Niani bestätigte ihre Vermutung, als sie um die Ecke des Regals sah. »In zwei Minuten wird der Wachmann hier sein. Also, Christmas, was begehrst du von ganzem Herzen?«

»Was?« Chrissys Herz schlug nun schneller, weil es sicher nicht gut aussehen würde, wenn John sie hier mit einer Einbrecherin erwischte, die sie nicht gemeldet hatte.

»Vielleicht solltest du dir einen höheren IQ wünschen«, murrte Niani, ganz leise nur, ehe sie wieder ihr Lächeln aufsetzte und tief Luft holte. »Ich: Weihnachtselfe. Du: drei Wünsche davon entfernt, das perfekte Leben zu haben. Der Wachmann: in anderthalb Minuten hier. Kapiert?«

»Aber so etwas gibt es nicht«, setzte Chrissy nun an. Sie wusste nicht, ob die Frau vor ihr vielleicht eine psychische Krankheit hatte und wollte weiß Gott nicht unsensibel mit ihr umgehen, aber sie sollten beide dringend aus dem Schuhgeschäft verschwinden. John wäre sicherlich weniger wütend, wenn er sie vor der Ladenreihe entdecken würde. Chrissy würde einfach behaupten, Niani sei eine Freundin und sie hätten die Zeit vergessen.

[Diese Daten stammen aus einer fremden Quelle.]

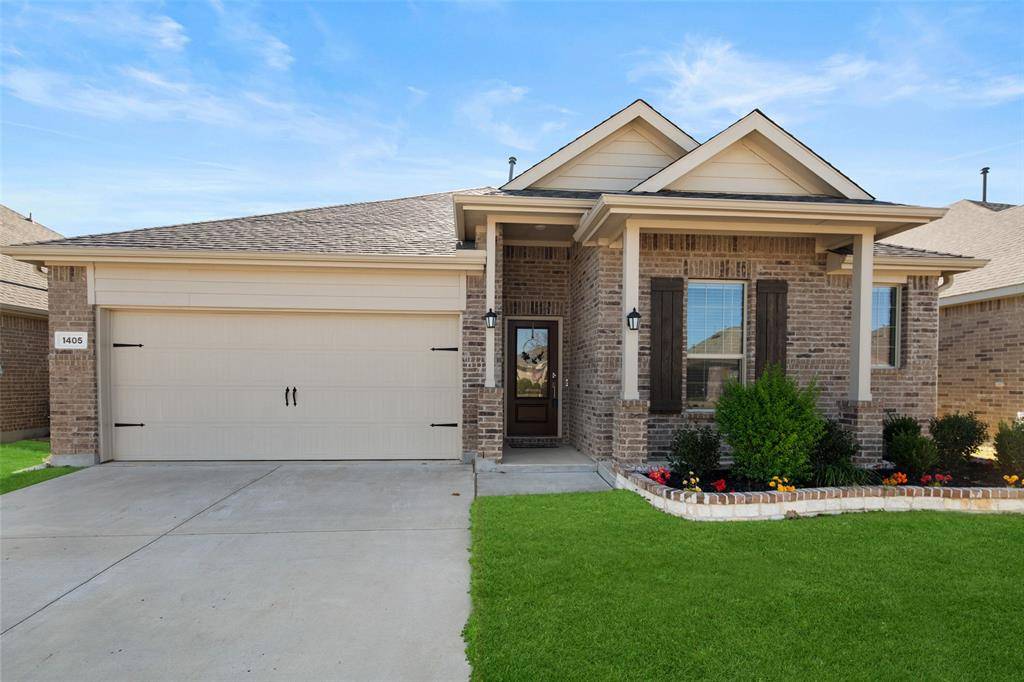 Anna, TX 75409,1405 Crescent View Drive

»Meine liebe Evi«, flüsterte Niani nun und klang dabei verärgert, »wir haben keine Zeit für eine Grundsatzdiskussion, die du verlieren wirst.«

Chrissy zuckte zusammen, als die Frau den Spitznamen aussprach, den ihr ihre Mutter gegeben hatte. Die Erwähnung machte sie wütend, ebenso wie die überhebliche Art dieser Verrückten, sodass sie mit unterdrückter Stimme entgegnete: »Schön, ich spiel dein Spiel mit. Ich wünsche mir, dass ich reich bin. Und jetzt raus hier.«

»Hmmm«, Chrissy verzog das Gesicht und hob den Finger, »weil es dein erster Wunsch ist, habe ich die Erlaubnis, dir einen Rat zu geben. Du musst es präzisieren, dieses ›reich‹. Reich an was? Liebe?«

»Reich an Geld natürlich«, zischte Chrissy, »was denn sonst?«

»Hm«, machte Niani wieder nur, diesmal allerdings wesentlich kürzer, während Chrissy begann, sie durch den Laden zu schieben. »Ich hätte nicht gedacht, dass du eine von dieser Sorte bist. Aber gut, dein Wunsch sei mir Befehl. Reich an Geld sollst du sein.« Und dann schnippte sie Chrissy mit ihren langen, hellblau lackierten Fingernägeln zweimal gegen die Stirn.